Flunder is scheduled to speak at the college's 58th Garnett-Nabrit Lecture Series on March 18. She's a staunch advocate of same-sex marriage and is shown in the video below voicing that support.
To further explain what he means by "idolatry of the Bible," Harris said: "When people say (the Bible) is synonymous with God and the truth."
"We can't be guided and dictated by a first century worldview," he said.
Pastors protesting against Flunder's invitation to speak a the college have branded the administration's behavior as blatant heresy.
Revs. Randy Vaughn and Dwight McKissick, who are co-coordinators of The National Baptist Fellowship of Concerned Pastors, said Harris' reaction is "disheartening" and "heretical," and charged that he has "trampled on the beliefs of the school's founders."
"It is so disappointing and disheartening that at the American Baptist College, where the land was bought and paid for by Baptists who took the Bible literally, their blood, sweat and tears are being trampled on," said McKissick, who serves as senior pastor of the Cornerstone Baptist Church in Arlington, Texas. "We believe the Bible and its teachings. We believe homosexuality — as a matter of fact all the Bible talks about as sin — is sin."
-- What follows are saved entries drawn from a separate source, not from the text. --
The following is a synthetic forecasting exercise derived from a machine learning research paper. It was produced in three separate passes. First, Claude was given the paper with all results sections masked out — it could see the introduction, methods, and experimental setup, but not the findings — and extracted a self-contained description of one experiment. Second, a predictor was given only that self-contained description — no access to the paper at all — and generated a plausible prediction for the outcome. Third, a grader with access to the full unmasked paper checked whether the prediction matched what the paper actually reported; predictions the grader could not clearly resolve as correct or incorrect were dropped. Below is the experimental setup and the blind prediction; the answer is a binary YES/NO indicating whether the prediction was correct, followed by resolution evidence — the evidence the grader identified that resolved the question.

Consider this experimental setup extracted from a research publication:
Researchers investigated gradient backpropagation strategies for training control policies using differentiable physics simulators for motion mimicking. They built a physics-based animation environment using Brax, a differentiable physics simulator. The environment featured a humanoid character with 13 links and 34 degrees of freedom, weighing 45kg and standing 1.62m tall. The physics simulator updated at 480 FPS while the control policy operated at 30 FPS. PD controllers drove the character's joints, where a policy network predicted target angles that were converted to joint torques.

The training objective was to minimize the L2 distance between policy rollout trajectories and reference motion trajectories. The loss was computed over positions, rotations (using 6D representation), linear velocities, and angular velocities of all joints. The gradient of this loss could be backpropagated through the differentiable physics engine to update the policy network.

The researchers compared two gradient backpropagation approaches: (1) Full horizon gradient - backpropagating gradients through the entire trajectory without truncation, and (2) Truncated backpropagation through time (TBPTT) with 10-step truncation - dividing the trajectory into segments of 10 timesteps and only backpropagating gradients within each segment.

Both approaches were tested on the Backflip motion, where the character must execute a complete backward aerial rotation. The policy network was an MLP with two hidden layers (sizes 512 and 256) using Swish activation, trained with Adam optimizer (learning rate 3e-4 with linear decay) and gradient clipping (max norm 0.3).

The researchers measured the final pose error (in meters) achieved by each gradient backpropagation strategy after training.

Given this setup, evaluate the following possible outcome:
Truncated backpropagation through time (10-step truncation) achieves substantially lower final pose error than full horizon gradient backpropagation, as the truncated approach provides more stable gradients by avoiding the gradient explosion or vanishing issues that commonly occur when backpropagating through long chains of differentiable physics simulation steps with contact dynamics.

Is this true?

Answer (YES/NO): NO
Harris argued, however, that the protesting pastors criticizing the school's decision have misinterpreted the theology of the Baptist convention.
"I think they have misappropriated the theology of the National Baptist Convention, which says that churches and individuals can hold their own theological beliefs about what they think is right and wrong," Harris asserted. "It's tragic these conservative pastors are in opposition to what education ought to be about, to expose students to critical moral thinkers and a broad education."
In an op-ed for SBC Voices, McKissick firmly contends that while the National Baptist Convention, the largest predominantly African-American Christian denomination in the United States with which the college is affiliated, does not have an official position on same-sex marriage, it has informally stood against the practice.
"The Southern Baptist Convention has gone on record many, many times, officially, by way of resolution, declaring a non-negotiable, non-compromising, emphatically clear position that marriage is between one man and one woman," McKissick said.
"President William J. Shaw and President Julius Scruggs (immediate past presidents) have gone on record declaring personal convictions in writing, that the NBC believes that marriage biblically is between a man and a woman; but there has never been an official declaration, voted on by the NBC in their annual session that specifies that the NBC believes that marriage is exclusively between a man and a woman," he continued.
"I was present in Jackson, Mississippi, at the NBC Mid-Winter Board Meeting, this past January when the newly elected President (September 2014) of the NBC, Jerry Young, announced that he will appoint or already had appointed a resolutions committee to develop a resolution/position statement to be voted on by the NBC later this year, on the subject of same-sex marriage," McKissick added. "It is certainly high time that the largest organized body of Black Christians anywhere in the world take a definitive, official stand on this subject."